No hay hombres lobo sueltos por los montes. Hay hombres y lobos, cada uno por su lado y procurando no cruzarse en el camino del otro. Los primeros viven en agradables pueblos situados en los valles, los segundos sobreviven violentamente a los cazadores furtivos. Más grandes y pesados que el lobo ibérico, estas magníficas criaturas son prácticamente imposibles de ver, debido a que se han retirado a las zonas más alejadas de la civilización en busca de nuevos territorios de caza.
Tampoco debe confundirse la tranquilidad de los habitantes de Transilvania con la posible presencia de espíritus. Conduciendo por la carretera que lleva al Castillo de Bran es habitual cruzar pequeños pueblos en un silencio casi absoluto, y adelantar suavemente viejos carromatos con caballos de tiro y perezosos rebaños de vacas. Será durante el festival de Tanjeaua de pe Marna, o el festival de verano de Sanziene, cuando los locales se vistan de fiesta y hagan todo el ruido que no quisieron hacer a lo largo del año.
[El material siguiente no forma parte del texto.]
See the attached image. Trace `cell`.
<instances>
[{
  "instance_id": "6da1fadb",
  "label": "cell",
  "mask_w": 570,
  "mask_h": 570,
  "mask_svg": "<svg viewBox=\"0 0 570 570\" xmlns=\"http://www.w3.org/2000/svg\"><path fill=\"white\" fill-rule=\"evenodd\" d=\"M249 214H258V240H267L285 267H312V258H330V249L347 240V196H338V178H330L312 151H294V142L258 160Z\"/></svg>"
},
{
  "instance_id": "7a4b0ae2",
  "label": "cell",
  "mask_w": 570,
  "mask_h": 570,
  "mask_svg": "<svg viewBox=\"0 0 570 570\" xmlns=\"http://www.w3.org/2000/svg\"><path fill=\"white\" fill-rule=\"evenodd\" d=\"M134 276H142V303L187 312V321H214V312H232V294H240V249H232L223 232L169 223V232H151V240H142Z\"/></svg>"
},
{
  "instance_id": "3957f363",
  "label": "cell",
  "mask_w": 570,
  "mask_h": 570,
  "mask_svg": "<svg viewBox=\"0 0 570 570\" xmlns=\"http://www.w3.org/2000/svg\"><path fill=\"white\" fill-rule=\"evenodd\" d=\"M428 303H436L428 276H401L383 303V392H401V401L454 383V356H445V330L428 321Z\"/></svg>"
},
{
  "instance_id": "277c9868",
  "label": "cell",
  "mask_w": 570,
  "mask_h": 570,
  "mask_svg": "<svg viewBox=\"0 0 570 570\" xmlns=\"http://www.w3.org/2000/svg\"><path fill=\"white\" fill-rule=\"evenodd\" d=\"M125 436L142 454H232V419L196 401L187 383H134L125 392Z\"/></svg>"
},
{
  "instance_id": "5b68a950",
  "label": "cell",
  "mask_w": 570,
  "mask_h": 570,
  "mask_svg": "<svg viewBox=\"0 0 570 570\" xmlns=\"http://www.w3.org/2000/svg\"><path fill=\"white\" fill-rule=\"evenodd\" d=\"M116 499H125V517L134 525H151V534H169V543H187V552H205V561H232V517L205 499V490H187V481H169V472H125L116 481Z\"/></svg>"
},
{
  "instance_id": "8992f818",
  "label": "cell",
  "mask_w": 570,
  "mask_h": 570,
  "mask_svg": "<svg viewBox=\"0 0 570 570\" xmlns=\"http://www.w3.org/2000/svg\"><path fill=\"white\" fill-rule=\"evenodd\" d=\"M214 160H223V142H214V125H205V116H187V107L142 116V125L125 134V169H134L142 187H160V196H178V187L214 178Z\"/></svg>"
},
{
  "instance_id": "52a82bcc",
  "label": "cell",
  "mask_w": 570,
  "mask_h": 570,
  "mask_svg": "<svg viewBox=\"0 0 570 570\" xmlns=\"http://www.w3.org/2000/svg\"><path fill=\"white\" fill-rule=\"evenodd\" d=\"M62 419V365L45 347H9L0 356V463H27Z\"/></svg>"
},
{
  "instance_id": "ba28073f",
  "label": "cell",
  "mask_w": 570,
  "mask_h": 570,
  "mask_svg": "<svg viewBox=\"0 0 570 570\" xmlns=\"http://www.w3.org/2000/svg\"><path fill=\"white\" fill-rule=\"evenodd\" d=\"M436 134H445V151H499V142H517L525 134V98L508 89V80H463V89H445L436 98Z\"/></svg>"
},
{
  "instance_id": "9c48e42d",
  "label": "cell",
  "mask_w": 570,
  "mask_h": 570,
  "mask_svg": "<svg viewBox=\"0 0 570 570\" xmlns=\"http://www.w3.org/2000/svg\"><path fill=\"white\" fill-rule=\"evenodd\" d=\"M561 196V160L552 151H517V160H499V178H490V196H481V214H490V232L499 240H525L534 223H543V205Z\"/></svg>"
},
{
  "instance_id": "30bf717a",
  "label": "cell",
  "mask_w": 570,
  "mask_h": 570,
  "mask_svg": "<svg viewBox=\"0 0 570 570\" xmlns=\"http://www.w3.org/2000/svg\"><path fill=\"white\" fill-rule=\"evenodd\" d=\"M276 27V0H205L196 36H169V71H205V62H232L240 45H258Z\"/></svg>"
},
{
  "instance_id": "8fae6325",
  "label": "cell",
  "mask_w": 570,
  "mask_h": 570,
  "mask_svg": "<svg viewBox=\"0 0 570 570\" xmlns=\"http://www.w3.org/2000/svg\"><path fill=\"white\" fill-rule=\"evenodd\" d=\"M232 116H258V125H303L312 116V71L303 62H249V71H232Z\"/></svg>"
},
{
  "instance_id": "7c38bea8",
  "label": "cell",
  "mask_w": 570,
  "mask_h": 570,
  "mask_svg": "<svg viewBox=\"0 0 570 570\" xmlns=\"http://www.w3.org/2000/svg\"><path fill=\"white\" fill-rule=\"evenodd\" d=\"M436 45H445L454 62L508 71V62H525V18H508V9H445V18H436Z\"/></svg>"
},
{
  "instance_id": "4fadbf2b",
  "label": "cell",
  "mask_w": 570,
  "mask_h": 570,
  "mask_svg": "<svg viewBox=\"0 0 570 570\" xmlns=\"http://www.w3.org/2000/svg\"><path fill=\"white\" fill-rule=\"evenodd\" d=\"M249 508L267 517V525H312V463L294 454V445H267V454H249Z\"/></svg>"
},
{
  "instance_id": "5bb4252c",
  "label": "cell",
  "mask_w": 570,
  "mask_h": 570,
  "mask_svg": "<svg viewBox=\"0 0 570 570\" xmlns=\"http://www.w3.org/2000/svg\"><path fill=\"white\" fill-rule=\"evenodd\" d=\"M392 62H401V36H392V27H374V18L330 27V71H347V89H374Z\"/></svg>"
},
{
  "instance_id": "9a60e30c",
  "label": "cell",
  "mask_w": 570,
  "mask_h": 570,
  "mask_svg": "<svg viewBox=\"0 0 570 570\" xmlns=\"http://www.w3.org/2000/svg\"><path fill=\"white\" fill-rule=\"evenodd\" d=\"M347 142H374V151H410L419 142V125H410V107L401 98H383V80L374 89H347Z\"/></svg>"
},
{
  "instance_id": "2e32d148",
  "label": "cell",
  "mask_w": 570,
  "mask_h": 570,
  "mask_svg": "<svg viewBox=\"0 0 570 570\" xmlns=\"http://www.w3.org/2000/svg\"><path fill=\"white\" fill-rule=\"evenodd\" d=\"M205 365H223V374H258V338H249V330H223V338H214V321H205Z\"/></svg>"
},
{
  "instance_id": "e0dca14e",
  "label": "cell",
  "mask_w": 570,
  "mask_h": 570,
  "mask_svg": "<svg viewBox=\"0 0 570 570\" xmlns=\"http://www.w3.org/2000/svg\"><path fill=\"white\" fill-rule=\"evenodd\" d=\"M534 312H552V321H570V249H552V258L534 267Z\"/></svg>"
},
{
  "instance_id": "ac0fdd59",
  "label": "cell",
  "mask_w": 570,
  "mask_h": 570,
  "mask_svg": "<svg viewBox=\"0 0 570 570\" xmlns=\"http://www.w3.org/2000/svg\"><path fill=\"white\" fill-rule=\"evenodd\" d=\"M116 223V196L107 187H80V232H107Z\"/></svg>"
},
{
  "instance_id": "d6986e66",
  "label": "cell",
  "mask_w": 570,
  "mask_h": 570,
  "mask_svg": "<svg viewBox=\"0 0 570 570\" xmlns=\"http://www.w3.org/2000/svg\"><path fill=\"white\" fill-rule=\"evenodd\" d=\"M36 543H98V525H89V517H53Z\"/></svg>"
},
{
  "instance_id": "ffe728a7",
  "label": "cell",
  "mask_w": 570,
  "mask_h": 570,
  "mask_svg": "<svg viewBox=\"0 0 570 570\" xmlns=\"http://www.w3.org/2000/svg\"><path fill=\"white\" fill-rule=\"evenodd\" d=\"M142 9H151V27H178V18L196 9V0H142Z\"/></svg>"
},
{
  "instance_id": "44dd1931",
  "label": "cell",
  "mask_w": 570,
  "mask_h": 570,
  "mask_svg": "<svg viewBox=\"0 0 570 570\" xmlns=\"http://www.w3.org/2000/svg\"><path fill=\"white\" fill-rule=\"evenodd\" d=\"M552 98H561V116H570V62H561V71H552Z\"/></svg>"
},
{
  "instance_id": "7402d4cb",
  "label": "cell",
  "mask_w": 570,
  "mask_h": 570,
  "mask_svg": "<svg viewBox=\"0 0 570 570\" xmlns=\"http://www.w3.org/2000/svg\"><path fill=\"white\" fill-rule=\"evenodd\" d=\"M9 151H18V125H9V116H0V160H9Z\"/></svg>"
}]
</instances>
Estas fiestas son realmente divertidas para cualquier visitante, que engañado por los mitos y leyendas se verá rodeado de una inmensa algarabía, y será víctima de la ancestral hospitalidad rumana.
A falta de ajo, bueno es lo gótico
Las localidades de Brașov, Sibiu y Cluj-Napoca permiten al visitante conocer un lado más real de Transilvania, más humano que los chupadores de sangre. Poseen una rica arquitectura gótica, a semejanza de viejas películas de terror, y uno se pregunta qué vino antes, si dichos filmes o los ancestrales edificios. La respuesta ya la sabemos: condicionados por las leyendas que nunca ocurrieron, el cine ha hecho suya una región llena de amor para convertirla en una terrible y oscura.
Esto no convierte Transilvania en un destino desechable para nuestras vacaciones. Al contrario, ahora podremos recorrer estas tierras de leyenda a sabiendas de que el mito vive separado de la realidad. Igual que dejamos nuestra imaginación sumergirse en lo terrorífico durante la noche, nuestro cuerpo disfrutará de una alegría inconcebible lo que dura el día.